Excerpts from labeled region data
--

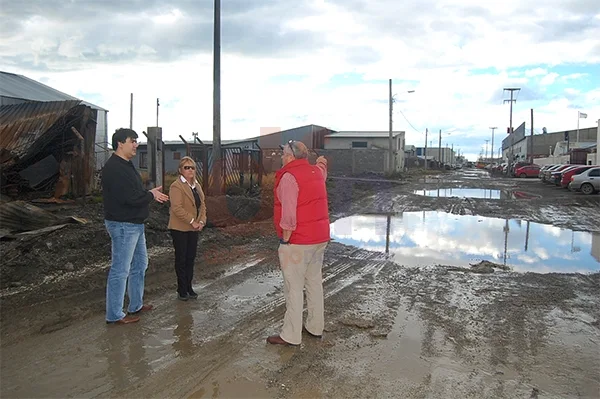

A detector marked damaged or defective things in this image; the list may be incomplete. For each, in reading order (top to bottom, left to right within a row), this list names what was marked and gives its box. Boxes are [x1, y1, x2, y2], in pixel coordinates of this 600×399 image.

damaged building [0, 71, 108, 200]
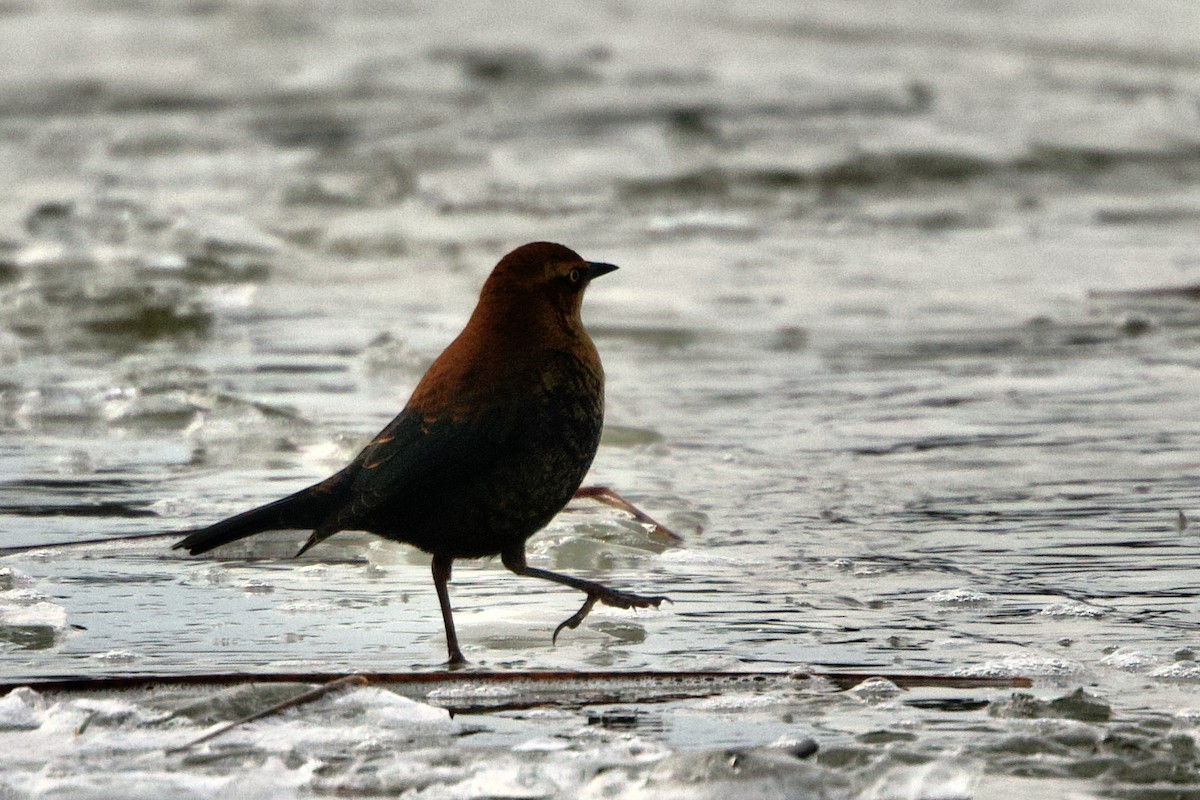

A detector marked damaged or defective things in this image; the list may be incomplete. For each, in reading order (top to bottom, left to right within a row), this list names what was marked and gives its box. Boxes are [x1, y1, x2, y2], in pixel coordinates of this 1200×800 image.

rusty blackbird [173, 241, 664, 664]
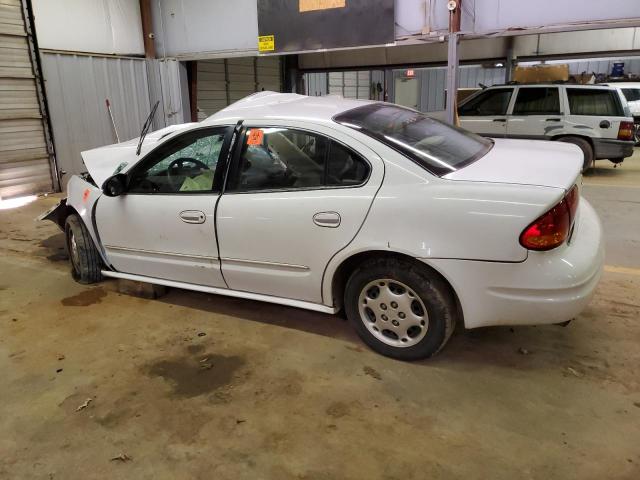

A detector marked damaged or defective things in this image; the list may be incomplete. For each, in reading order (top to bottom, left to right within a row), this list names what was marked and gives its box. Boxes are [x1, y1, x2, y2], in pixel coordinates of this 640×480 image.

crumpled hood [79, 123, 196, 187]
crumpled hood [442, 138, 584, 190]
damaged white car [41, 92, 604, 358]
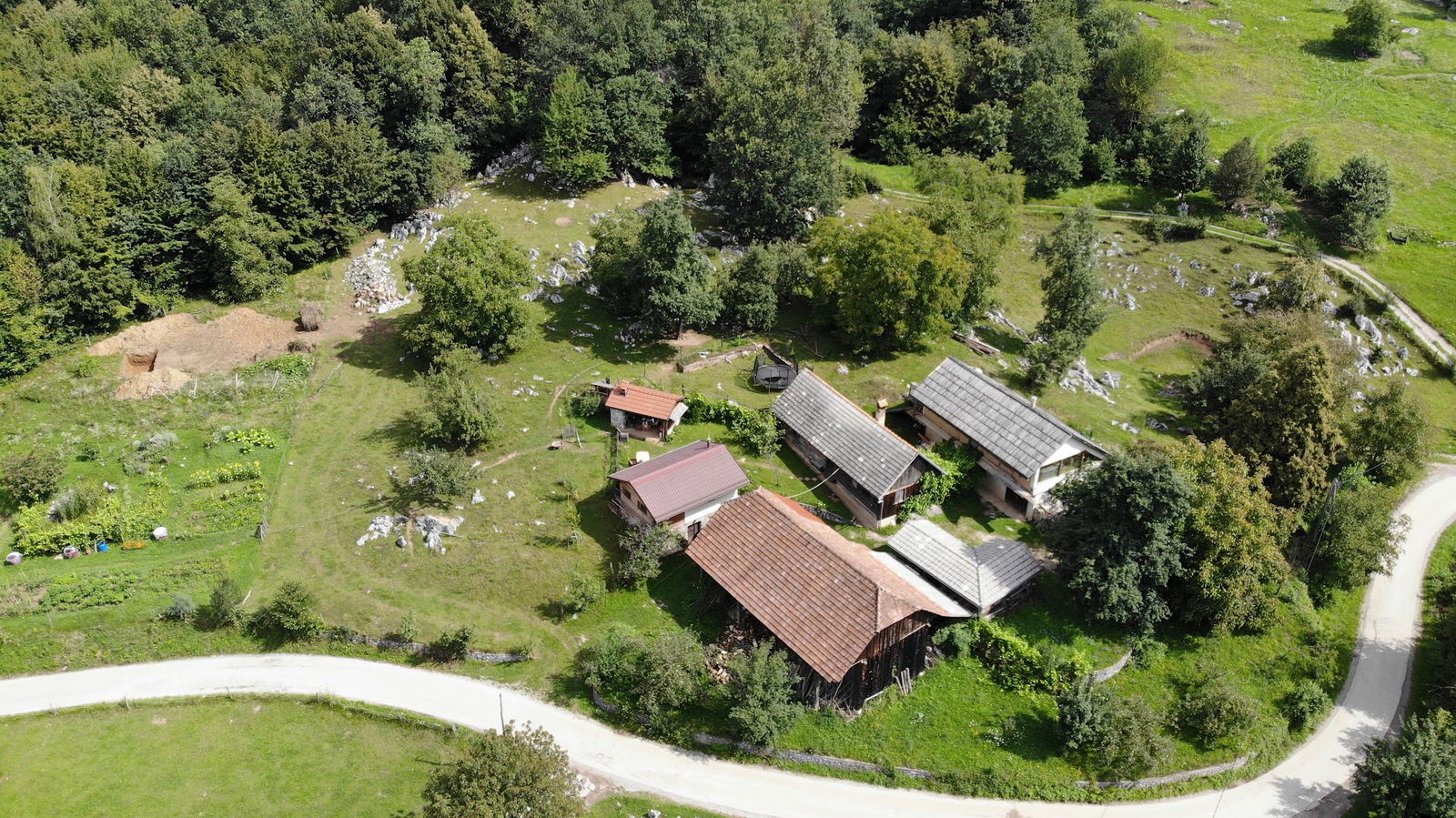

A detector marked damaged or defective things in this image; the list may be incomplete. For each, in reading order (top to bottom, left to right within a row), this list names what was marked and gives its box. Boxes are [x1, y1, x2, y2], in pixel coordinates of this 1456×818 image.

--

**What to produce**
Can you print every one of the lines above word for word, leaving the pictures out?

**Written solution**
A detector marked damaged or defective things in this image; the list may be incomplete. For each, in reading order (top to bottom, left to right within a row), this list names what was marked and gives its box. Boxes are [x1, y1, x2, y2], in pixel coordinates of this 600×399 image.

damaged building [0, 71, 108, 200]

A detector marked damaged or defective things in this image; the list may be incomplete. For each, in reading order (top to bottom, left to right within a row), this list names what was marked and gives its box. Boxes are [x1, y1, x2, y2], in pixel coordinates of this 1200×800 image.

rusty blackbird [173, 241, 664, 664]

A detector marked damaged or defective things in this image; the list may be incomplete. For each, in reading order (top to bottom, left to right within a row), this list names what was marked and gives its box. Boxes are [x1, y1, x2, y2], in pixel coordinates of this 640×480 image.

crumpled hood [79, 123, 196, 187]
crumpled hood [442, 138, 584, 190]
damaged white car [41, 92, 604, 358]

A detector marked damaged or defective things in this image; the list may be incomplete. For each, in reading order (top to bottom, left to right within a row), this list names what was marked and gives its box. Boxes are [x1, y1, x2, y2], in pixel coordinates of this 1456×818 image.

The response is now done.